Excellent, excellent article by one of the new staff writers on SRK, MyLifeIsAnRPG.
In the article, he discusses very interesting concepts to learning such as chunking and scaffolding and how you can apply that to your self-development in fighting games.
Here’s a healthy excerpt below, and I highly recommend to everyone to go to SRK, check the full article out, and perhaps leave a comment or thought.
“What Is Chunking?
Believe it or not, the human brain actually has a RAM limit. It can think about approximately seven things at once (give or take depending on the person.) However, what a “thing” is, is pretty amorphous, so the human brain saves mental RAM by clustering several objects together as one “thing.” This is called Chunking, and here is an example. Highlight and read the string of random numbers below. Then un-highlight and try to recall it.
13568453674
How did you do? Was it difficult?
Now do the same with this phone number.
1-(356)-845-3674
Easier? Here’s why. The random string of numbers gives your brain twelve things to remember, which is more than its RAM can hold. The phone number, on the other hand, only has four things to remember, in this case four groups of numbers, making it much easier to remember.
What does this all have to do with fighting games?

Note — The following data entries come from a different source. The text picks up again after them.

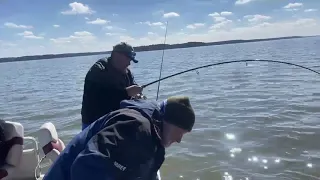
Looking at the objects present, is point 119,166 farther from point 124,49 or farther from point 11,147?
point 124,49

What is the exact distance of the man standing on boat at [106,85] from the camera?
5.34 metres

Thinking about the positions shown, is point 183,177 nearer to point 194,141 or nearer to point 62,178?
point 194,141

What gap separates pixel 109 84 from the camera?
5.35m

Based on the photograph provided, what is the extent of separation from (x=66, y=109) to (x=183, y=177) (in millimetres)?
10487

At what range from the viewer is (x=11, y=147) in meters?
4.57

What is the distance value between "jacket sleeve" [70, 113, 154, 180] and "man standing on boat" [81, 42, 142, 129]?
2.87m

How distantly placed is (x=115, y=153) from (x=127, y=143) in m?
0.10

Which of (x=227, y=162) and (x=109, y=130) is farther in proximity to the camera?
(x=227, y=162)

Combos my friend. Combos. Even the most basic Marvel 3 air-combo (L, M, H, S, jump, M, M, H, S) breaks the brain’s RAM limit. However, to compensate we use chunking to group series of inputs together as individual items to remember. In psychology, Chunks in motor learning are defined as everything that takes place between pauses in successive action. The super jump cancel in this case is the pause, and so we think of LMHSjump and MMHS as two separate chunks. So how can we use this to our advantage?

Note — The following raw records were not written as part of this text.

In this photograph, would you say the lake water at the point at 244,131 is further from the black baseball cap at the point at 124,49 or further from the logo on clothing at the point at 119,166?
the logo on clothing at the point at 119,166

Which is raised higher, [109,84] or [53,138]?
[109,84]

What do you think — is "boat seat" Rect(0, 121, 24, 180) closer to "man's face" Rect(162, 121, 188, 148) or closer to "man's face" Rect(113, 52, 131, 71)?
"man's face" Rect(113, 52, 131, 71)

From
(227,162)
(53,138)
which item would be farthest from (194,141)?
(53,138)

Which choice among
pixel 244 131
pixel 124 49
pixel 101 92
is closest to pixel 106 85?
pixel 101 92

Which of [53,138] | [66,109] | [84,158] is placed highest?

Well first of all, never try to learn a combo that breaks the brain’s RAM limit all at once. This is failing proposition from the get go. Instead, identify where the pauses are in a combo string. Jump cancels, slow and easy links, wall and ground bounces, and supers or other cinematic actions like command hits/throws are all areas where you experience a pause in your inputs, and these are the areas the brain is most likely to develop chunks. Practice these areas individually, and your brain will develop muscle memory far quicker than if you were trying to learn them all at once.
Secondly, identify areas that aren’t chunks and treat them as such. When the brain attempts to recall an input that it doesn’t actually have in working memory, the result is panicked mashing because the brain doesn’t actually have a muscle memory queued up to recall. So no matter how perfect your DP execution is normally, you’ll still screw it up a few times when you integrate it into a combo.
You probably had an experience like this when you were first learning how to FADC. You would perform a move, input the FADC command, and then mash the next move out like crazy hoping that it hit, and this probably didn’t work too well. This is because an FADC isn’t a chunk, and you are treating it as if it were, i.e. you were treating the FADC itself and the move that came after it as two separate mental objects. There is no pause in inputs from the move that started the FADC, the FADC itself, and the move that follows the FADC, and so the whole command must be treated as one smooth movement in muscle memory. Similarly, canceling a special into a super is also one fluid movement, and should be treated as its own chunk. By trying to think of each move individually, you will simply reduce your chances of hitting both.”
Great stuff sir, looking forward to the next part.